Stored items
========

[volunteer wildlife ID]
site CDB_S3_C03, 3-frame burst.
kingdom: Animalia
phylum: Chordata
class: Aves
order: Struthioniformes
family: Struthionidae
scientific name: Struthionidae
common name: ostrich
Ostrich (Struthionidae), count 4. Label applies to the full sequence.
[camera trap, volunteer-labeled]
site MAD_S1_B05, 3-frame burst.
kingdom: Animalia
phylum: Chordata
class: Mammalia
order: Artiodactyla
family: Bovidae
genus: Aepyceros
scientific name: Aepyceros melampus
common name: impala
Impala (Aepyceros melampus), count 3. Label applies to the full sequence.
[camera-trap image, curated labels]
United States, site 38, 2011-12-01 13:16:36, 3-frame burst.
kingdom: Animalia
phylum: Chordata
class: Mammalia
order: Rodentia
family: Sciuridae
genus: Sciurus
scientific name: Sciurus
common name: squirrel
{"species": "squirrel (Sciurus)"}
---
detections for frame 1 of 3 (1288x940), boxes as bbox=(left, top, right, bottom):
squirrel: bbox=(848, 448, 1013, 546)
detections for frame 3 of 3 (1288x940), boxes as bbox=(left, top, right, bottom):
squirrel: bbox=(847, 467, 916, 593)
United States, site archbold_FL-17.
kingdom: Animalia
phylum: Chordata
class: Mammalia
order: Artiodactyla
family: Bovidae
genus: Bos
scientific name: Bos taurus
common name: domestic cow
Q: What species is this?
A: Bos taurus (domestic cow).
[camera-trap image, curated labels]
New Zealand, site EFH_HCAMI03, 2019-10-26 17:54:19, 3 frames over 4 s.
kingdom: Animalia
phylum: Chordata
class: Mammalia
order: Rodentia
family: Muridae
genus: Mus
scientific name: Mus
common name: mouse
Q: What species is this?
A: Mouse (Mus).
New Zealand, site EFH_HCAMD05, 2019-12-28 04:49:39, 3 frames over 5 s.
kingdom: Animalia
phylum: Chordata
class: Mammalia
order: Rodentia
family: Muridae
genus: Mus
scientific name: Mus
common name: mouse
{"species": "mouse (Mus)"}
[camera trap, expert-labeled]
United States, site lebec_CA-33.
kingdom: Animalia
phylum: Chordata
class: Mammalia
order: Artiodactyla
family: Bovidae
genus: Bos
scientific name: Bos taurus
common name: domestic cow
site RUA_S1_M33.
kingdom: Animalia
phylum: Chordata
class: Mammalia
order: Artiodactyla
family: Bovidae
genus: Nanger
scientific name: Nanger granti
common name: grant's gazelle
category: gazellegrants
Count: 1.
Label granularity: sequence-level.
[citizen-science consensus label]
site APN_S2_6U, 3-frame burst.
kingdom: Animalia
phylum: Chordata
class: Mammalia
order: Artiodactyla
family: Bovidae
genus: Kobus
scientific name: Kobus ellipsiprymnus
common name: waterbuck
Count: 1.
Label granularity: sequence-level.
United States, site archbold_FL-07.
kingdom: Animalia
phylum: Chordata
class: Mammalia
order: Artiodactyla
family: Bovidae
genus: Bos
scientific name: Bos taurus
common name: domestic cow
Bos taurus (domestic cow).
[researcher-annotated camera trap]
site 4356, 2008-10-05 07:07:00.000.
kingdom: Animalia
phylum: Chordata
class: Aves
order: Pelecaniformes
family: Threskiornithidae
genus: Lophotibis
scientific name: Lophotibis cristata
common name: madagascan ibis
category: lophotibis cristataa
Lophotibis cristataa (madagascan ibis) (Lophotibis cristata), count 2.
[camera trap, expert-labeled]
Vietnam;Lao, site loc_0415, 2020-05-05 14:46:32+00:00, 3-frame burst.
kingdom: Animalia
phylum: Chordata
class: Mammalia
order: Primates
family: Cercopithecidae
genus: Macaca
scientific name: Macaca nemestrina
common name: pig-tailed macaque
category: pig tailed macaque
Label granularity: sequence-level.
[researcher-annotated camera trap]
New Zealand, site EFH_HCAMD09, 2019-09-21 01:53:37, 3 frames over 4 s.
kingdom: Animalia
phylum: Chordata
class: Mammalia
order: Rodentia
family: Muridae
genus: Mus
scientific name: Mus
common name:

========

Copy out each record from above, exactly.

Answer section |
[volunteer wildlife ID]
site CDB_S3_C03, 3-frame burst.
kingdom: Animalia
phylum: Chordata
class: Aves
order: Struthioniformes
family: Struthionidae
scientific name: Struthionidae
common name: ostrich
Ostrich (Struthionidae), count 4. Label applies to the full sequence.
[camera trap, volunteer-labeled]
site MAD_S1_B05, 3-frame burst.
kingdom: Animalia
phylum: Chordata
class: Mammalia
order: Artiodactyla
family: Bovidae
genus: Aepyceros
scientific name: Aepyceros melampus
common name: impala
Impala (Aepyceros melampus), count 3. Label applies to the full sequence.
[camera-trap image, curated labels]
United States, site 38, 2011-12-01 13:16:36, 3-frame burst.
kingdom: Animalia
phylum: Chordata
class: Mammalia
order: Rodentia
family: Sciuridae
genus: Sciurus
scientific name: Sciurus
common name: squirrel
{"species": "squirrel (Sciurus)"}
---
detections for frame 1 of 3 (1288x940), boxes as bbox=(left, top, right, bottom):
squirrel: bbox=(848, 448, 1013, 546)
detections for frame 3 of 3 (1288x940), boxes as bbox=(left, top, right, bottom):
squirrel: bbox=(847, 467, 916, 593)
United States, site archbold_FL-17.
kingdom: Animalia
phylum: Chordata
class: Mammalia
order: Artiodactyla
family: Bovidae
genus: Bos
scientific name: Bos taurus
common name: domestic cow
Q: What species is this?
A: Bos taurus (domestic cow).
[camera-trap image, curated labels]
New Zealand, site EFH_HCAMI03, 2019-10-26 17:54:19, 3 frames over 4 s.
kingdom: Animalia
phylum: Chordata
class: Mammalia
order: Rodentia
family: Muridae
genus: Mus
scientific name: Mus
common name: mouse
Q: What species is this?
A: Mouse (Mus).
New Zealand, site EFH_HCAMD05, 2019-12-28 04:49:39, 3 frames over 5 s.
kingdom: Animalia
phylum: Chordata
class: Mammalia
order: Rodentia
family: Muridae
genus: Mus
scientific name: Mus
common name: mouse
{"species": "mouse (Mus)"}
[camera trap, expert-labeled]
United States, site lebec_CA-33.
kingdom: Animalia
phylum: Chordata
class: Mammalia
order: Artiodactyla
family: Bovidae
genus: Bos
scientific name: Bos taurus
common name: domestic cow
site RUA_S1_M33.
kingdom: Animalia
phylum: Chordata
class: Mammalia
order: Artiodactyla
family: Bovidae
genus: Nanger
scientific name: Nanger granti
common name: grant's gazelle
category: gazellegrants
Count: 1.
Label granularity: sequence-level.
[citizen-science consensus label]
site APN_S2_6U, 3-frame burst.
kingdom: Animalia
phylum: Chordata
class: Mammalia
order: Artiodactyla
family: Bovidae
genus: Kobus
scientific name: Kobus ellipsiprymnus
common name: waterbuck
Count: 1.
Label granularity: sequence-level.
United States, site archbold_FL-07.
kingdom: Animalia
phylum: Chordata
class: Mammalia
order: Artiodactyla
family: Bovidae
genus: Bos
scientific name: Bos taurus
common name: domestic cow
Bos taurus (domestic cow).
[researcher-annotated camera trap]
site 4356, 2008-10-05 07:07:00.000.
kingdom: Animalia
phylum: Chordata
class: Aves
order: Pelecaniformes
family: Threskiornithidae
genus: Lophotibis
scientific name: Lophotibis cristata
common name: madagascan ibis
category: lophotibis cristataa
Lophotibis cristataa (madagascan ibis) (Lophotibis cristata), count 2.
[camera trap, expert-labeled]
Vietnam;Lao, site loc_0415, 2020-05-05 14:46:32+00:00, 3-frame burst.
kingdom: Animalia
phylum: Chordata
class: Mammalia
order: Primates
family: Cercopithecidae
genus: Macaca
scientific name: Macaca nemestrina
common name: pig-tailed macaque
category: pig tailed macaque
Label granularity: sequence-level.
[researcher-annotated camera trap]
New Zealand, site EFH_HCAMD09, 2019-09-21 01:53:37, 3 frames over 4 s.
kingdom: Animalia
phylum: Chordata
class: Mammalia
order: Rodentia
family: Muridae
genus: Mus
scientific name: Mus
common name:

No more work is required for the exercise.